One thing that Robert forgot to mention is that some of the FrontPage functionality has been included in SharePoint designer as well, since FrontPage served as a template designer for SharePoint 2003. It is interesting to see developers and IT people cringe whenever the word FrontPage is mentioned- I’ve yet to see a positive reaction to that brand/product.
UPDATE- Looks like the SharePoint idea has been picked up in the comments on the post.
Robert McLaws: If you’re running Vista RTM on a Toshiba Tecra M4, DO NOT UNDER ANY CIRCUMSTANCES upgrade your BIOS to either interim version 2.01 or the currently-released 3.1. Both versions are poorly designed, and will cause a catastrophic crash of the video card if you try to bring the system back from a reduced-power state. Your best bet is to stay on version 1.70 until Vista is available to consumers in January… and even then I’d recommend waiting.”
I’m not on the most up to date bios release and I haven’t seen the reports that Robert has mentioned but the Vista RTM roll outs are still underway (I just went RTM today on my main work machine- prior to that I’d been on RC1 for months). I’ll check in with some folks to see if I have any other data points that I can post on this one. Until then, I trust Robert enough to recommend that you be cautious until more data is available.
Is Vista the end of an era? Probably so in many respects. There is an interesting thread on Slashdot covering this topic. The commenters focus much more on the speed of change in computing and the Internet rather than just the Windows OS itself, which obviously needs to change as the computing paradigm does the same. I’ll be curious to see how this evolves over the next few years as it relates to Windows service packs and new OS features and planned releases.

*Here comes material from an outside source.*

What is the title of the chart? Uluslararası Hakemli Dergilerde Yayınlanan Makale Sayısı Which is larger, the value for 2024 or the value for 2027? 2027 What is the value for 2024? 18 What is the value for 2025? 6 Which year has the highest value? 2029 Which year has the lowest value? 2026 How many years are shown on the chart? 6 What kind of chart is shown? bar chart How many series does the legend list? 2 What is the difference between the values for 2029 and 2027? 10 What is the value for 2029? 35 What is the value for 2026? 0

Tim O’Reilly: “Chief among the future sources of lock in and competitive advantage will be data, whether through increasing returns from user-generated data (eBay, Amazon reviews, audioscrobbler info in last.fm, email/IM/phone traffic data as soon as someone who owns a lot of that data figures out that’s how to use it to enable social networking apps, GPS and other location data), through owning a namespace (Gracenote/CDDB, Network Solutions), or through proprietary file formats (Microsoft Office, iTunes). (“Data is the Intel Inside”)”

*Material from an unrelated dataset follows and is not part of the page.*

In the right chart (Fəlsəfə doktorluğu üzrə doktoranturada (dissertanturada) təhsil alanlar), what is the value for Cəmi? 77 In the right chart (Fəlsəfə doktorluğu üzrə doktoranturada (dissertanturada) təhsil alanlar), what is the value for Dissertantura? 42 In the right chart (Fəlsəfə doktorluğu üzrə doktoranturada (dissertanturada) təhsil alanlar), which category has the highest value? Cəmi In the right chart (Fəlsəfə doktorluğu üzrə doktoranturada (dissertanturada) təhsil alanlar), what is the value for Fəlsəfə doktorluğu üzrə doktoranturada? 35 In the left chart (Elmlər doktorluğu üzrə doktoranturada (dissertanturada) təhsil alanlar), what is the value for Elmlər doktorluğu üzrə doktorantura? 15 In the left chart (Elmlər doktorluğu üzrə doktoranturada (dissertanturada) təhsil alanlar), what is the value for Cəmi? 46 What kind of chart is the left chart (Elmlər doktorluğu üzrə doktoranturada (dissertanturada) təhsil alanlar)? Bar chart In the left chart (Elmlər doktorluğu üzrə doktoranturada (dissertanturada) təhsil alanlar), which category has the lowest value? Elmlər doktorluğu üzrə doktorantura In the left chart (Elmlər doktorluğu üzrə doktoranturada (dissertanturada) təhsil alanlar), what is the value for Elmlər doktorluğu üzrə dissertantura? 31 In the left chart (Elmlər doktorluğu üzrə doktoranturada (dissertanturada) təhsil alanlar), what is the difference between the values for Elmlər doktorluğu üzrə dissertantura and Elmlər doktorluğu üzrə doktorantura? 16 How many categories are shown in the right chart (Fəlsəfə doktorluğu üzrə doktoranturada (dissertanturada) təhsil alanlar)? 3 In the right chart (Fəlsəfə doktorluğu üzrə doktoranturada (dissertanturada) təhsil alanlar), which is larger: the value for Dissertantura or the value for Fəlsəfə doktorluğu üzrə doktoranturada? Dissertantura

The users are pretty savvy and are all over this one already from what I’ve seen but I think Tim is ultimately right. For many applications that are moving to the Web or following this Web 2.0 paradigm ownership and portability of the data (or lack thereof) will drive the decisions from customers around which platforms lock-in users. This data lock-in may also provide a “moat” for vendors looking to hold on to customers or stave off competitors, at least for a while.